One of the most powerful limits to the human imagination is our inability to grasp, in a truly intuitive way, the depths of terrestrial and cosmological time. That inability is hardly surprising because our own lives are so very short in comparison. It's hard enough to come to terms with the brief scale of human history. But the difficulty of comprehending what time is on an evolutionary scale, I think, is a major impediment to understanding evolution.

It's been approximately 3.5 billion years since primeval life first originated on this planet. That is not an unimaginable number in itself, if you're thinking of simple, discrete units like dollars or grains of sand. But 3.5 billion years of biological history is different. All those years have really passed, moment by moment, one by one. They encompass an actual, already lived reality, encompassing all the lives of all the organisms that have come and gone in that time. That expanse of time defines the realm of biological possibility in which life in its extraordinary diversity has evolved. It is time that has allowed the making of us.

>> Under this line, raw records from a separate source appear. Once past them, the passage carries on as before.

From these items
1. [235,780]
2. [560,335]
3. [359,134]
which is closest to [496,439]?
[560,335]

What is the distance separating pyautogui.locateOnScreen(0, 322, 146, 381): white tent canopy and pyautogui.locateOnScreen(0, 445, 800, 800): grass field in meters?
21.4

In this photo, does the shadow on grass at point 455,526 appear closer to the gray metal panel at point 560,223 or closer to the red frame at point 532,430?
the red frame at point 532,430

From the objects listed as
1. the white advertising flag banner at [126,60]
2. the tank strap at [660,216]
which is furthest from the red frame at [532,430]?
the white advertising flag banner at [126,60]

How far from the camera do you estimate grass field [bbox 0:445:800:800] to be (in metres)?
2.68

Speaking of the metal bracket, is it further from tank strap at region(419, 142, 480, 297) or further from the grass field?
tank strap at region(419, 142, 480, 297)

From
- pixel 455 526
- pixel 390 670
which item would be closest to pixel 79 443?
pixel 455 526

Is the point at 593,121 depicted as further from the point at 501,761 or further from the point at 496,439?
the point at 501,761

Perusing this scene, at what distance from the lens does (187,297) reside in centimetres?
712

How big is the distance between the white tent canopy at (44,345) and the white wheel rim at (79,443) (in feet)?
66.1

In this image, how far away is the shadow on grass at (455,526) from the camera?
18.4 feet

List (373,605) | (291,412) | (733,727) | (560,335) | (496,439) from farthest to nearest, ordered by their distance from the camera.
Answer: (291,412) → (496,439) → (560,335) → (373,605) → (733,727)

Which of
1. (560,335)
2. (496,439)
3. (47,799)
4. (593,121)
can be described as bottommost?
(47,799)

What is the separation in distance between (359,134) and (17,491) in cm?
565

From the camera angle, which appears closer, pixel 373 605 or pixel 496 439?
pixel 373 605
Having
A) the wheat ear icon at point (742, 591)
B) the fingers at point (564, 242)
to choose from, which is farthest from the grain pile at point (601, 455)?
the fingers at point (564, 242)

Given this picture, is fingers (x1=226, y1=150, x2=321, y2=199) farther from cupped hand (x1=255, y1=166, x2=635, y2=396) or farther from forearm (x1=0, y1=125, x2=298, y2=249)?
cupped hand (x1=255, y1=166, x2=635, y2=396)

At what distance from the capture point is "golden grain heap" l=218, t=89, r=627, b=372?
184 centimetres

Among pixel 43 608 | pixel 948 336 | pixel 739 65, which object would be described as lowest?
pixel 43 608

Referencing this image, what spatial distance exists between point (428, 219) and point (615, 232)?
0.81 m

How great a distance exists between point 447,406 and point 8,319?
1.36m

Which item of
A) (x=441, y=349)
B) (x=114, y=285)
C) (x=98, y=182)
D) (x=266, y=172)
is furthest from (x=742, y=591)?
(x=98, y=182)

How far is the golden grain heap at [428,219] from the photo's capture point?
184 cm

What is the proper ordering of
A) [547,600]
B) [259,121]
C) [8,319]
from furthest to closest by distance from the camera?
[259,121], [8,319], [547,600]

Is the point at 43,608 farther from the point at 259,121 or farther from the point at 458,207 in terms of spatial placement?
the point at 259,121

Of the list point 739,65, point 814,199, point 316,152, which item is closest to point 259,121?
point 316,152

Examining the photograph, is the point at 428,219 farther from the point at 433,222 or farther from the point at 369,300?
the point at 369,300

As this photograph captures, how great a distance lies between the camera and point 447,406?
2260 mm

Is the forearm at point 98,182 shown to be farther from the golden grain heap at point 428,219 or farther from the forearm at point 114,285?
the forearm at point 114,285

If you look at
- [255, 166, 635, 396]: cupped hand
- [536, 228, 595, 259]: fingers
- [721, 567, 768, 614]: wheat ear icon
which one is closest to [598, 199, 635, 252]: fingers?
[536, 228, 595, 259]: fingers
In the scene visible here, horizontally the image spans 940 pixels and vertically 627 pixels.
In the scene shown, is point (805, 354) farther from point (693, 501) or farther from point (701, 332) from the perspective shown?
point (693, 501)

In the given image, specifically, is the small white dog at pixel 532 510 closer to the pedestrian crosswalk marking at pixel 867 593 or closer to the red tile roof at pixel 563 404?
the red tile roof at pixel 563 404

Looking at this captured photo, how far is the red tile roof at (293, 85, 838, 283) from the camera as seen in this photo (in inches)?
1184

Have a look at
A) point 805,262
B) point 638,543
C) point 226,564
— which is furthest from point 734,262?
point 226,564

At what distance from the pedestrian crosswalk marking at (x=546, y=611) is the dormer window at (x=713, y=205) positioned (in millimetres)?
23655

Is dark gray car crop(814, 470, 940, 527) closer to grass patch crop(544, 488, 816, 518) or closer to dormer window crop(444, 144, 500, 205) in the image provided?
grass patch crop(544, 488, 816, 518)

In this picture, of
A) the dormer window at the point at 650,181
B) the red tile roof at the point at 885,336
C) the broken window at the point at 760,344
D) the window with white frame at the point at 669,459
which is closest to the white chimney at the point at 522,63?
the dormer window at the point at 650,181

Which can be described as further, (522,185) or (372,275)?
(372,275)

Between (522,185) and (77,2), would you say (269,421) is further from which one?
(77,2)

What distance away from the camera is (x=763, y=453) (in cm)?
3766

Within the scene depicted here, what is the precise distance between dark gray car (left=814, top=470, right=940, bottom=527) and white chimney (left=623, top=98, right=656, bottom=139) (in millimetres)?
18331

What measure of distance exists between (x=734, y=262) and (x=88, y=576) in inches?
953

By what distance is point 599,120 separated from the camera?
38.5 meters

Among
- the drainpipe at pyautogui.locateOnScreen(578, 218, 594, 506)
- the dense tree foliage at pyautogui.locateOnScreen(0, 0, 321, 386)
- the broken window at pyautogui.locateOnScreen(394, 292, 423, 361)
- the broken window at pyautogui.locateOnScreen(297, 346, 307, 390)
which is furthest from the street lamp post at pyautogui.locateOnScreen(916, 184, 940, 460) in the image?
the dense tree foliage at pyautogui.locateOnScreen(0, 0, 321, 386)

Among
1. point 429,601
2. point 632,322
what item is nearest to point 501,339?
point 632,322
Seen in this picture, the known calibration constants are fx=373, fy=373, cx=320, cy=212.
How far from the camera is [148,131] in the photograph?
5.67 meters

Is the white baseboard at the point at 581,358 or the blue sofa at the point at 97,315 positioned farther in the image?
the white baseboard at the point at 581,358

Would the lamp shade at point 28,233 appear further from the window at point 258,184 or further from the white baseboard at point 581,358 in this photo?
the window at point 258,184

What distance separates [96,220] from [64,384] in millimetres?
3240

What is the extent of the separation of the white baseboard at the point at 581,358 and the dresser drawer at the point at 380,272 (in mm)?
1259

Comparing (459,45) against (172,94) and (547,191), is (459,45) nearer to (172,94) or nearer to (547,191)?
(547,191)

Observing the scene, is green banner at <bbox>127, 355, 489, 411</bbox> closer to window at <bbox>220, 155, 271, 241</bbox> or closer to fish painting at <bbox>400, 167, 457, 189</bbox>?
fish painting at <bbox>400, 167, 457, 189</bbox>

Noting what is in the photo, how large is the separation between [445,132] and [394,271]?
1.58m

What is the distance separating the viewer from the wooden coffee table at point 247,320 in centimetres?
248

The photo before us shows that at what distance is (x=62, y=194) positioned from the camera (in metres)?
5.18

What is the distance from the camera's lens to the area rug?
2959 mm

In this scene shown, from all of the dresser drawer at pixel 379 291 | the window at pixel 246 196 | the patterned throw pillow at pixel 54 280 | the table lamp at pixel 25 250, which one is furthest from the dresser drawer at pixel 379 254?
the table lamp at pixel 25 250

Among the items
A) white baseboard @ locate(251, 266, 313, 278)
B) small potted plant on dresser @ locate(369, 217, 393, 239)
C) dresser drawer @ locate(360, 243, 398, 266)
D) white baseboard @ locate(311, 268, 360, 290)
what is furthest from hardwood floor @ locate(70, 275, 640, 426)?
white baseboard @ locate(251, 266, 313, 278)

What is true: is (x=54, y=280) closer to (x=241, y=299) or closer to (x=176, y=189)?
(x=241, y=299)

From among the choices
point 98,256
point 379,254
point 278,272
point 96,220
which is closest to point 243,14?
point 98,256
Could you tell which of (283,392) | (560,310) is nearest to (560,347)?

The idea of such quantities of time is extremely new. Humans began to understand the true scale of geological time in the early 19th century. The probable depth of cosmological time and the extent of the history of the human species have come to light only within our own lifetimes.

That is a lot to absorb and, not surprisingly, many people refuse to absorb it. Nearly every attack on evolution - whether it is called intelligent design or plain creationism, synonyms for the same faith-based rejection of evolution - ultimately requires a foreshortening of cosmological, geological and biological time.

Humans feel much more content imagining a world of more human proportions, with a shorter time scale and a simple narrative sense of cause and effect. But what we prefer to believe makes no difference. The fact that life on Earth has arrived at a point where it is possible for humans to have beliefs is due to the steady ticking away of eons and the trial and error of natural selection.

Evolution is a robust theory, in the scientific sense, that has been tested and confirmed again and again. Intelligent design is not a theory at all, as scientists understand the word, but a well-financed political and religious campaign to muddy science. Its basic proposition - the intervention of a designer, a k a God - cannot be tested. It has no evidence to offer, and its assumptions that humans were divinely created are the same as its conclusions. Its objections to evolution are based on syllogistic reasoning and a highly selective treatment of the physical evidence.

Accepting the fact of evolution does not necessarily mean discarding a personal faith in God. But accepting intelligent design means discarding science. Much has been made of a 2004 poll showing that some 45 percent of Americans believe that the Earth - and humans with it - was created as described in the book of Genesis, and within the past 10,000 years. This isn't a triumph of faith. It's a failure of education.

The purpose of the campaign for intelligent design is to deepen that failure. To present the arguments of intelligent design as part of a debate over evolution is nonsense. From the scientific perspective, there is no debate. But even the illusion of a debate is a sorry victory for antievolutionists, a public relations victory based, as so many have been in recent years, on ignorance and obfuscation.

The essential, but often well-disguised, purpose of intelligent design, is to preserve the myth of a separate, divine creation for humans in the belief that only that can explain who we are. But there is a destructive hubris, a fearful arrogance, in that myth. It sets us apart from nature, except to dominate it. It misses both the grace and the moral depth of knowing that humans have only the same stake, the same right, in the Earth as every other creature that has ever lived here. There is a righteousness - a responsibility - in the deep, ancestral origins we share with all of life.